Monday, September 2, 2013

Letting Go

Letting go, this is one of my most difficult areas in my life. Learning to let something go in my life is never easy for me. I always see it as a mourning and usually have a difficult time seeing it as a positive situation.

Right now I am learning to let go of my four month old daughter, I have to put her in daycare while her dad and I work in the day. She has been at home with me for the first 3 months. She then had a nanny at home for the rest of the summer. The nanny we had is a college student, she headed back to college, and we had to put Kinsley in daycare.
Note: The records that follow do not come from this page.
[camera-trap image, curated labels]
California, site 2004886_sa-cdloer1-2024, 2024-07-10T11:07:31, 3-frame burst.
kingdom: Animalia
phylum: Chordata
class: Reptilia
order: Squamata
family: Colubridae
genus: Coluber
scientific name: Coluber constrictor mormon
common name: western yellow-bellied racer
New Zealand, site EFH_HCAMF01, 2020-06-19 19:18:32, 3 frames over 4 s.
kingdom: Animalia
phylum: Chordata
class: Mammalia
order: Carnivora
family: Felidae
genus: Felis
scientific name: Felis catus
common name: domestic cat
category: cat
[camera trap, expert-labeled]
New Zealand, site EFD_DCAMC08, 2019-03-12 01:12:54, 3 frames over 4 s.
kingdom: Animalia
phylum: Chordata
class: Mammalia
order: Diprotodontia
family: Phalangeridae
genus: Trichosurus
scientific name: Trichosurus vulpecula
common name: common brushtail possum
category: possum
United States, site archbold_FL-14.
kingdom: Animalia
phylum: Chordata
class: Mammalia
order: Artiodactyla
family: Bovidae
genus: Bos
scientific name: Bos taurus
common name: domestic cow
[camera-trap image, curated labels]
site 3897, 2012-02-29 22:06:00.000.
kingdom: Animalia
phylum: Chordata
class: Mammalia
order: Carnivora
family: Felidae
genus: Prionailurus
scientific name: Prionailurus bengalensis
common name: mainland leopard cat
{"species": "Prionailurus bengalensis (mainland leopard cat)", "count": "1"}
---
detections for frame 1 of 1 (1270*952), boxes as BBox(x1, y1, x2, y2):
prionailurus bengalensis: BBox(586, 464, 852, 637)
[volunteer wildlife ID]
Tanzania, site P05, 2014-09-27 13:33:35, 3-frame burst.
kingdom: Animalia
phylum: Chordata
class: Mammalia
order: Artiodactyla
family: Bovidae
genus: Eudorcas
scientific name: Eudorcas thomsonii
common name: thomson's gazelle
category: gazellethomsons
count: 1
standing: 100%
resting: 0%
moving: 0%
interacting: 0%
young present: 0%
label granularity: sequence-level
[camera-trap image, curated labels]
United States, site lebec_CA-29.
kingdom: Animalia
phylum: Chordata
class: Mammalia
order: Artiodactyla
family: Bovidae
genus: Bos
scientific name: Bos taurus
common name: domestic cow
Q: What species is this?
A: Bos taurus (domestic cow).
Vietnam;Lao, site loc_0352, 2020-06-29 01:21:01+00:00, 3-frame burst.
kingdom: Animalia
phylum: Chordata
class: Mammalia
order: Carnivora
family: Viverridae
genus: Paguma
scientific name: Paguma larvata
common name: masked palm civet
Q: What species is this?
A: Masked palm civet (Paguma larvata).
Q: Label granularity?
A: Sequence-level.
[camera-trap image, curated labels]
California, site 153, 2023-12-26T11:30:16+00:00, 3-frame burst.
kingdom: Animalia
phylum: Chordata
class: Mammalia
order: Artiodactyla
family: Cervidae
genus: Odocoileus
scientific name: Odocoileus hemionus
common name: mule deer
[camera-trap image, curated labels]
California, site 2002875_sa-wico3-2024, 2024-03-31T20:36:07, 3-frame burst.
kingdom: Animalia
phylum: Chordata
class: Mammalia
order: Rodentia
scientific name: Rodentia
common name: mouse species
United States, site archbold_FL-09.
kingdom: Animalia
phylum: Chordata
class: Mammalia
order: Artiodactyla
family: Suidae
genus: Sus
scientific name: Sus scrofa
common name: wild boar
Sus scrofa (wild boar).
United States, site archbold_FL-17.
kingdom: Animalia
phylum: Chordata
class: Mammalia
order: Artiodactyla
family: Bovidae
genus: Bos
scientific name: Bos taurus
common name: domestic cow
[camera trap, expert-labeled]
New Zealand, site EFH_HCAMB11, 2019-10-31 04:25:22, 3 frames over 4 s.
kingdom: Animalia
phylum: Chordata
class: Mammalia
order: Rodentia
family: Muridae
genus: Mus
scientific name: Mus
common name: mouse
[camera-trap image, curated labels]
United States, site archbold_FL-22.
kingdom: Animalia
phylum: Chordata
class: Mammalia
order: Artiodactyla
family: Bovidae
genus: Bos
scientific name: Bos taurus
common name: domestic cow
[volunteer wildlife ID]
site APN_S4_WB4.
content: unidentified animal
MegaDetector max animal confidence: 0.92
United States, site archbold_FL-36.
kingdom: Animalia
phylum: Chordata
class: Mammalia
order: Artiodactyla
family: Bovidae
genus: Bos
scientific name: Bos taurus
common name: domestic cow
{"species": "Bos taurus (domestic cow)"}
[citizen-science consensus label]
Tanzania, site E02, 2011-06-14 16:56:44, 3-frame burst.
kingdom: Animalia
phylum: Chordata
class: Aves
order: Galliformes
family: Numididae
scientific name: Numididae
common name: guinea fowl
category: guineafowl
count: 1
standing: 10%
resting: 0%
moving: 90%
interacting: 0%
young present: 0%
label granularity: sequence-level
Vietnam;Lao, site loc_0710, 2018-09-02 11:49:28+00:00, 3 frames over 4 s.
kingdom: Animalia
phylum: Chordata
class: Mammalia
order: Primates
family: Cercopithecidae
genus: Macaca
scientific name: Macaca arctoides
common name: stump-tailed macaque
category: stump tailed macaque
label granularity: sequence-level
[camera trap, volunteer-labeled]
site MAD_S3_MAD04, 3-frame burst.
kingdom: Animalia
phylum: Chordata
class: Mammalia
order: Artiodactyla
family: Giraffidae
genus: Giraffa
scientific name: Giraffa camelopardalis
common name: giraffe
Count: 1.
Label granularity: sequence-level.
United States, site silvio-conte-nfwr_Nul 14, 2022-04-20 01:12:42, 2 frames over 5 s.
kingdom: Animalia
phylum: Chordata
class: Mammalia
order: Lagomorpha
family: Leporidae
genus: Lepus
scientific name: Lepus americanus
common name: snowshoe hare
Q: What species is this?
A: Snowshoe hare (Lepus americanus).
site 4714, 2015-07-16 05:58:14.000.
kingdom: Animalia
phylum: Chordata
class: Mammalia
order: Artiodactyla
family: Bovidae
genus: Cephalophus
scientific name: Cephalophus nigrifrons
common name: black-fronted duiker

Needless to say, this is very hard on me. I am so attached to her, that letting go and entrusting in others to guide her, raise her, keep her safe, etc. is single-handedly the most terrifying thing I have done year to date!
I feel like I should be the one doing all this for her, that I should be raising her the way I see fit.
Being a stay at home mom feels like my destiny. It's calling my name, but I am not financially fit to do so. That being said, I feel like I have been robbed and I am mourning what I feel to be my calling. I missed my train so to speak.

If I could find a way to make this work I would have by now. I researched all avenues of options for my destiny to be fulfilled. I came up short handed and I am trying to let it go! However, like I've stated already, that is not an easy task for me. This doesn't feel right. I feel like a fish out of water. I constantly wonder why this great country we live in; doesn't let us stay home and do our job as mothers for at least a year, like most other well developed countries are allowed to do so. I looked up working from home, basically everything I found that sounded "too good to be true" was "too good to be true", most to all work form home programs are designed as pyramid schemes. No thanks.

I was able to get my employer to allow me to work from home two days a week. This helps me cope with the separation from my daughter much easier. Still, bringing her to daycare, letting go and putting my faith in God, myself and the team at her daycare center is tough on me. I am struggling with keeping the Faith right now.I can't really get past I am paying an arm and a leg to let someone else raise and guide my child while I have to work, out of my head. People keep telling me it will get easier with time. Time is supposed to heal all wounds. I am not sure time is going to heal this wound. I think for me, in time, I will get over my mourning and start to cope with my circumstance. I think in time, things will get a little easier, but I am still always going to be a little upset and hurt that I cannot be the stay at home mom, I so desperately want to be. Like I said, I feel robbed. I feel violated and vulnerable about this situation.

I have found some peace in this quote: "Wake without trying to change your circumstances today. Rest in my provision, wisdom and grace, and let that be enough."